Every sub-category heading here — UI Frameworks, State Management, Styling — is derived from the domain mapping table in the skill, not typed into a CMS.

The result is a Skills page with ten expandable domains — Frontend, Backend, Cloud, Database, DevOps, AI/LLM, Mobile, Languages, Tools, Other — each one showing project counts, a one-paragraph domain summary, and every tag grouped into sub-categories like "UI Frameworks" or "Queue & Jobs." None of that copy exists anywhere as a file I wrote by hand.
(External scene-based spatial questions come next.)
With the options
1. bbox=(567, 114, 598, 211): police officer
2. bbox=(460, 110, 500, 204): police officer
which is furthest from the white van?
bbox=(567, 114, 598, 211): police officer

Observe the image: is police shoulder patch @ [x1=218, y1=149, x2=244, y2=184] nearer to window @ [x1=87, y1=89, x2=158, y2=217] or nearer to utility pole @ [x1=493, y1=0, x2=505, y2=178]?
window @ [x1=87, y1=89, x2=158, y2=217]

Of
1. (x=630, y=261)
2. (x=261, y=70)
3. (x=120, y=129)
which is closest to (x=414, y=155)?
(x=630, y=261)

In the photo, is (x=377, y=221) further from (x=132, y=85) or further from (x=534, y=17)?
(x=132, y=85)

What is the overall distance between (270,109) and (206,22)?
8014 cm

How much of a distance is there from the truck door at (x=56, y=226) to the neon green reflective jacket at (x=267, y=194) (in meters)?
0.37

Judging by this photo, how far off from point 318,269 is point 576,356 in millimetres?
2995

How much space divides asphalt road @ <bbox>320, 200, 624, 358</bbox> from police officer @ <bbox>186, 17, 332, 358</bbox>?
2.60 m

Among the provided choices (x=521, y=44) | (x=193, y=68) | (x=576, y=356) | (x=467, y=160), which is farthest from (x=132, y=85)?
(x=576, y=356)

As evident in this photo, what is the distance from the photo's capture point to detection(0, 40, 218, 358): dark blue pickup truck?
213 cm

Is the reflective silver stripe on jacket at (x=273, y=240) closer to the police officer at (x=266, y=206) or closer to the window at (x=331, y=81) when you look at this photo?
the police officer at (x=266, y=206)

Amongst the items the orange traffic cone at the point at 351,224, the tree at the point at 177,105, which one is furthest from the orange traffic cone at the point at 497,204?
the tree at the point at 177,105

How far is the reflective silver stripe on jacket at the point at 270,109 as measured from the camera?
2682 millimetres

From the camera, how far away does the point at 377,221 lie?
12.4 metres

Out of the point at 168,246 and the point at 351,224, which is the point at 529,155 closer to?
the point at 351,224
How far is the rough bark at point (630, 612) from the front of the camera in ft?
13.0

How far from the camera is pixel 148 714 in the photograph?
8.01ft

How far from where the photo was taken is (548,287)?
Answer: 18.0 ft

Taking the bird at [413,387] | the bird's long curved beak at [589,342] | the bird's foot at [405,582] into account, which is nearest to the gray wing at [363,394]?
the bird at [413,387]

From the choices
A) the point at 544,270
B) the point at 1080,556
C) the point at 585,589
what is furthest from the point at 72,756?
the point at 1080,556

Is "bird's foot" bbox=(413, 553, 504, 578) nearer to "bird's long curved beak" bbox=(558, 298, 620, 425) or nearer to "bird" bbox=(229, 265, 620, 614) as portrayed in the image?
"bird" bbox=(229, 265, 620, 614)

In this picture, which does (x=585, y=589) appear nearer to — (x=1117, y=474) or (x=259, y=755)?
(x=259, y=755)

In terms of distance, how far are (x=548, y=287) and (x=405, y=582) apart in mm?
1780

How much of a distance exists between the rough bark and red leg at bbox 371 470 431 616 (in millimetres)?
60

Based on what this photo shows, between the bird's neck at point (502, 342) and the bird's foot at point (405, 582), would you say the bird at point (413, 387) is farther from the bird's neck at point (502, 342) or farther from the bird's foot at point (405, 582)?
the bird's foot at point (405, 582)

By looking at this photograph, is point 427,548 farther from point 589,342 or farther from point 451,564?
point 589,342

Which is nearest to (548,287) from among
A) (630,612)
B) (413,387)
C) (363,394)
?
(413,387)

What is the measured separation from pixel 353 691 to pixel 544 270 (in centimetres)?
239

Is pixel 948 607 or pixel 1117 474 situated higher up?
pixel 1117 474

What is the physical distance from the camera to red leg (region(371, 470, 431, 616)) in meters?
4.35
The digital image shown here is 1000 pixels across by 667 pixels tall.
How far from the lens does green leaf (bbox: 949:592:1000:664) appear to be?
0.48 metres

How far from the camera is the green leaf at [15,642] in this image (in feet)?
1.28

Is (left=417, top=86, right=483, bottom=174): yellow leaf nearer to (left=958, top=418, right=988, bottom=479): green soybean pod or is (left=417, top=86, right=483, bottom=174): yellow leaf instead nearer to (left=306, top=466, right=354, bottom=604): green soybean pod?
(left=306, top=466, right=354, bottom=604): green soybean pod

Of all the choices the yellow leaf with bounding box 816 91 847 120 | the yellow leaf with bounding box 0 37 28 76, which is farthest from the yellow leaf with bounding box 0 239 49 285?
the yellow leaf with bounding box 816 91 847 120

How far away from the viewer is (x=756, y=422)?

It's all derived from the same project docs the original skill generated.

Scroll down and it's the same story for every domain — AI/LLM's 11 projects and Mobile's 26 both get their own generated summary paragraph, no copywriting required.

Wrap Up

The first skill solved the pain of writing one project's documentation. This one solves the pain of writing the page that lists all of them — and it means the homepage actually stays current, because updating it is just re-running a pipeline, not opening a text editor. If you've got a codebase-to-portfolio tech profile sitting around already, portfolio-hub is the fastest way I've found to turn it into something you can actually put in front of a recruiter.

If your portfolio site is also quietly lying to visitors about what you shipped last month — what's stopping you from making it read from a file instead?